Hawaii’s tourism economy is on pace with last year’s record-breaking year in spending and arrivals, but Kauai saw fewer visitors and spending in June.
The Hawaii Tourism Authority reported Monday that during the first half of 2014, visitor expenditures contributed $178 million more into the state’s economy compared to last year, which represents $7.4 billion in total expenditures or $19 million in state tax revenue.
During the first six months of the year, visitors spent an average of $40.2 million statewide per day, $19.3 million on Oahu, $11.4 million on Maui, $4.1 million on Kauai and $5.4 million on Hawaii Island.
“Despite these gains, we are cognizant of changing trends in visitor length of stay and spending. Visitors are exercising more caution in keeping within their budget threshold as the cost of a Hawaiian vacation increases, competition from alternative destinations grows and the U.S. dollar becomes stronger against foreign currencies,” said Mike McCartney, president and CEO of HTA.
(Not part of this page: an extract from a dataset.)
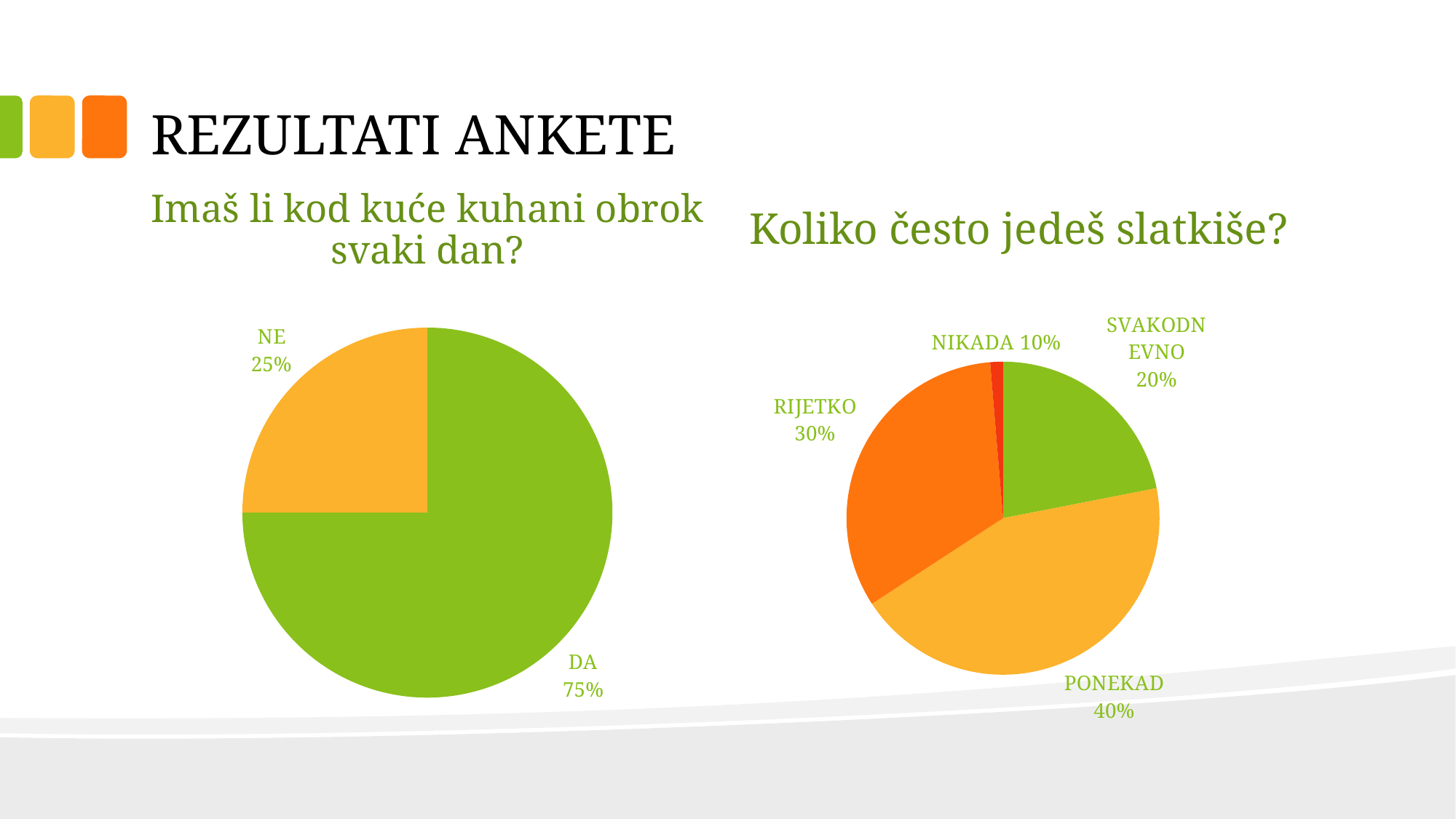
In the left chart 'Imaš li kod kuće kuhani obrok svaki dan?', what is the difference between the DA and NE shares? 50% In the right chart 'Koliko često jedeš slatkiše?', which is larger, SVAKODNEVNO or RIJETKO? RIJETKO In the right chart 'Koliko često jedeš slatkiše?', which slice is the largest? PONEKAD What kind of chart is used for 'Koliko često jedeš slatkiše?'? Pie chart In the right chart 'Koliko često jedeš slatkiše?', how many slices does the pie have? 4 In the left chart 'Imaš li kod kuće kuhani obrok svaki dan?', what share of the pie is DA? 75% In the left chart 'Imaš li kod kuće kuhani obrok svaki dan?', what share of the pie is NE? 25% In the right chart 'Koliko često jedeš slatkiše?', which slice is the smallest? NIKADA In the left chart 'Imaš li kod kuće kuhani obrok svaki dan?', which slice is the largest? DA In the right chart 'Koliko često jedeš slatkiše?', what share of the pie is RIJETKO? 30% In the left chart 'Imaš li kod kuće kuhani obrok svaki dan?', how many slices does the pie have? 2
Visitors who came to Hawaii in June 2014 spent a total of $1.3 billion (+0.3 percent), comparable to June 2013, while total arrivals rose 1.9 percent to 725,066 visitors, according to preliminary statistics released by HTA.
Kauai saw a decline in arrivals (-1.8 percent to 103, 623 visitors) and daily spending (-1.9 percent to $160 per person), which resulted in $128.4 million in visitor expenditures, down 2.1 percent compared to June 2013.
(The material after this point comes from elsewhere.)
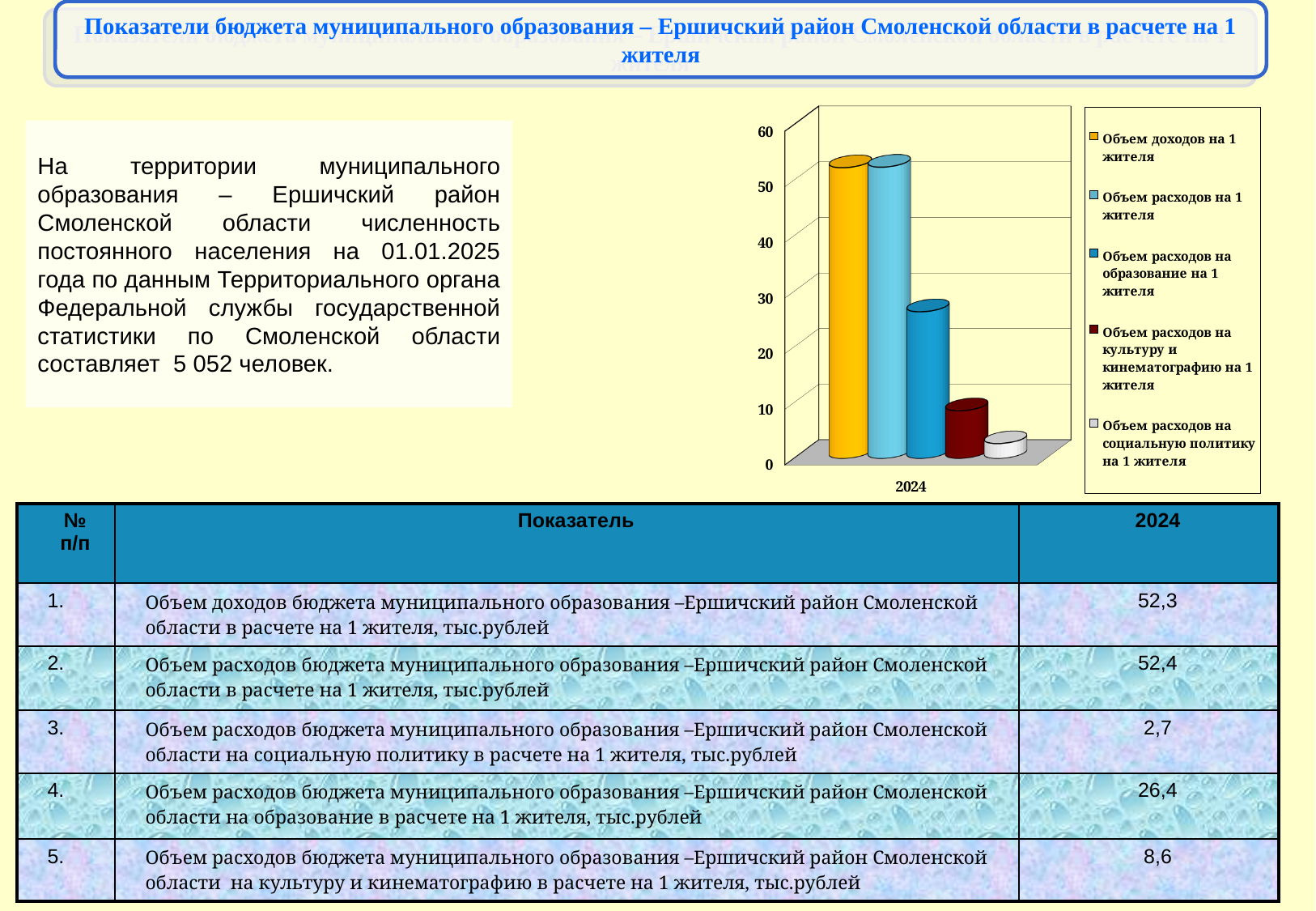
How many categories are shown on the x axis of the chart? 1 How many series does the chart legend list? 5 Is the bar for 'Объем доходов на 1 жителя' greater or less than 50? greater According to the slide, what is the value of 'Объем расходов на образование на 1 жителя' for 2024? 26,4 What kind of chart is shown on the slide? bar chart According to the slide, what is the value of 'Объем расходов на социальную политику на 1 жителя' for 2024? 2,7 Is the bar for 'Объем расходов на образование на 1 жителя' greater or less than 20? greater What colour is the bar for 'Объем доходов на 1 жителя' in the chart? yellow Which is larger in the chart: the bar for 'Объем расходов на образование на 1 жителя' or the bar for 'Объем расходов на культуру и кинематографию на 1 жителя'? Объем расходов на образование на 1 жителя Which year is shown on the x axis of the chart? 2024 Which series has the lowest bar in the chart? Объем расходов на социальную политику на 1 жителя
Growth in Japanese arrivals to Hawaii rose 7 percent to 126,357 visitors, but was offset by decreases in length of stay (-2.5 percent to 5.76 days) and daily spending (-4.6 percent to $283 per person), resulting in total visitor expenditures of $205.8 million (-0.5 percent).
McCartney said he anticipates a bump in air seats from North America in the latter half of the year, specifically out of Los Angeles and Seattle. Increased competition within these major hubs, along with the redeployment of aircrafts previously used for international routes to service domestic routes are contributing to the increase in air seats, he said. However, more visitors are now booking travel within a shorter timeframe (from three to six months to 30 days), which causes more uncertainty in forecasting the second half of the year.
He said HTA is looking forward to its upcoming Hawaii Tourism Conference on Aug. 28 and 29.
“Maintaining the momentum that Hawaii’s tourism economy experienced last year will be a priority for us as we look to the latter half of 2014 and 2015,” McCartney said.